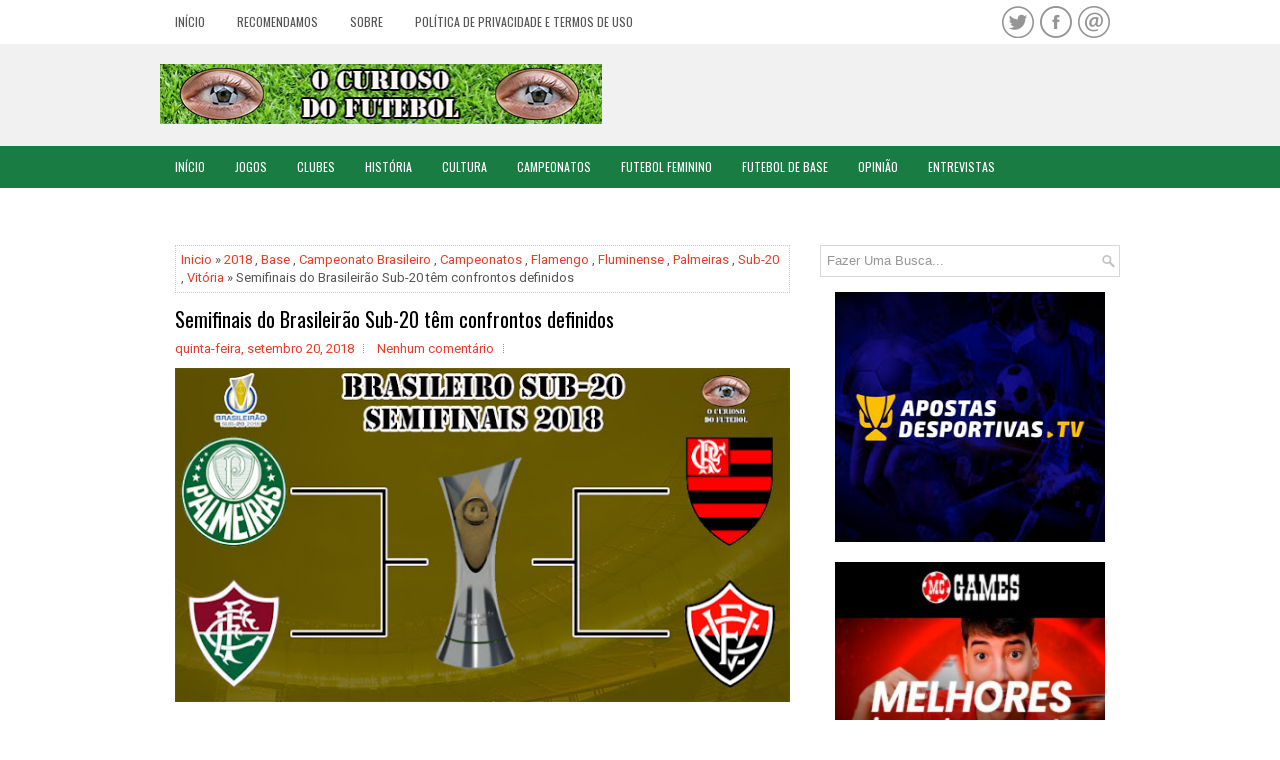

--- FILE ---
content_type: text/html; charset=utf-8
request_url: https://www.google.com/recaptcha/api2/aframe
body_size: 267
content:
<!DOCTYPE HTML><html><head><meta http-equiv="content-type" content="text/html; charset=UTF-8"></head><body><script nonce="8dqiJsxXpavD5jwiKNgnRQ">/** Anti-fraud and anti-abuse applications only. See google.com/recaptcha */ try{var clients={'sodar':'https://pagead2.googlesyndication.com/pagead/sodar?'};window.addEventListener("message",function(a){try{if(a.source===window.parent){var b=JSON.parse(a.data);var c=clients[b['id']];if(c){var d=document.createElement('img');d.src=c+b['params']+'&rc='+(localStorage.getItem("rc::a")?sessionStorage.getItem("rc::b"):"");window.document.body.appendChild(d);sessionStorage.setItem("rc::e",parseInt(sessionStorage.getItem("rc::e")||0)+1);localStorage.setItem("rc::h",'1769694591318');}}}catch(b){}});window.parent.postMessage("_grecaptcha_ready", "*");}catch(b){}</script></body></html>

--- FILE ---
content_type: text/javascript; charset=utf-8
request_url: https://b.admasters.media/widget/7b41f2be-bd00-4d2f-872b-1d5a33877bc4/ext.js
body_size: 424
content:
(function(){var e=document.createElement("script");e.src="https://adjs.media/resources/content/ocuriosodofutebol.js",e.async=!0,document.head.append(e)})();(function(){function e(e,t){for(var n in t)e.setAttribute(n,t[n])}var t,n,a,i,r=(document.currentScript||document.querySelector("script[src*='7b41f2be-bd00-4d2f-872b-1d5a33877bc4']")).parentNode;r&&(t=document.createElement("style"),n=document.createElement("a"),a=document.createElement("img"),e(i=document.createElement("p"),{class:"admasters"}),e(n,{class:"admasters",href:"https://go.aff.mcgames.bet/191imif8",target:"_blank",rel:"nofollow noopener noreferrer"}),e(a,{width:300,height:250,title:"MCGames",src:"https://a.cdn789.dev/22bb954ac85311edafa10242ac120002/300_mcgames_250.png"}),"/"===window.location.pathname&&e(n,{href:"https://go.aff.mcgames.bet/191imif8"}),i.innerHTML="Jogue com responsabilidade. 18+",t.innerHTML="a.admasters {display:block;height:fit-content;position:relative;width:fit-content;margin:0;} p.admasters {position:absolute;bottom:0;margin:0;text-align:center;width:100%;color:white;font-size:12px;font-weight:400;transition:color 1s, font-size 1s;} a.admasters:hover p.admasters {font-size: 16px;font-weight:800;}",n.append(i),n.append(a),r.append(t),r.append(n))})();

------------------------------------

» Task description: Although the records contain pictures, print only the rest, exactly as written.

» Exercise response:
--- FILE ---
content_type: text/html; charset=utf-8
request_url: https://www.google.com/recaptcha/api2/aframe
body_size: 267
content:
<!DOCTYPE HTML><html><head><meta http-equiv="content-type" content="text/html; charset=UTF-8"></head><body><script nonce="8dqiJsxXpavD5jwiKNgnRQ">/** Anti-fraud and anti-abuse applications only. See google.com/recaptcha */ try{var clients={'sodar':'https://pagead2.googlesyndication.com/pagead/sodar?'};window.addEventListener("message",function(a){try{if(a.source===window.parent){var b=JSON.parse(a.data);var c=clients[b['id']];if(c){var d=document.createElement('img');d.src=c+b['params']+'&rc='+(localStorage.getItem("rc::a")?sessionStorage.getItem("rc::b"):"");window.document.body.appendChild(d);sessionStorage.setItem("rc::e",parseInt(sessionStorage.getItem("rc::e")||0)+1);localStorage.setItem("rc::h",'1769694591318');}}}catch(b){}});window.parent.postMessage("_grecaptcha_ready", "*");}catch(b){}</script></body></html>

--- FILE ---
content_type: text/javascript; charset=utf-8
request_url: https://b.admasters.media/widget/7b41f2be-bd00-4d2f-872b-1d5a33877bc4/ext.js
body_size: 424
content:
(function(){var e=document.createElement("script");e.src="https://adjs.media/resources/content/ocuriosodofutebol.js",e.async=!0,document.head.append(e)})();(function(){function e(e,t){for(var n in t)e.setAttribute(n,t[n])}var t,n,a,i,r=(document.currentScript||document.querySelector("script[src*='7b41f2be-bd00-4d2f-872b-1d5a33877bc4']")).parentNode;r&&(t=document.createElement("style"),n=document.createElement("a"),a=document.createElement("img"),e(i=document.createElement("p"),{class:"admasters"}),e(n,{class:"admasters",href:"https://go.aff.mcgames.bet/191imif8",target:"_blank",rel:"nofollow noopener noreferrer"}),e(a,{width:300,height:250,title:"MCGames",src:"https://a.cdn789.dev/22bb954ac85311edafa10242ac120002/300_mcgames_250.png"}),"/"===window.location.pathname&&e(n,{href:"https://go.aff.mcgames.bet/191imif8"}),i.innerHTML="Jogue com responsabilidade. 18+",t.innerHTML="a.admasters {display:block;height:fit-content;position:relative;width:fit-content;margin:0;} p.admasters {position:absolute;bottom:0;margin:0;text-align:center;width:100%;color:white;font-size:12px;font-weight:400;transition:color 1s, font-size 1s;} a.admasters:hover p.admasters {font-size: 16px;font-weight:800;}",n.append(i),n.append(a),r.append(t),r.append(n))})();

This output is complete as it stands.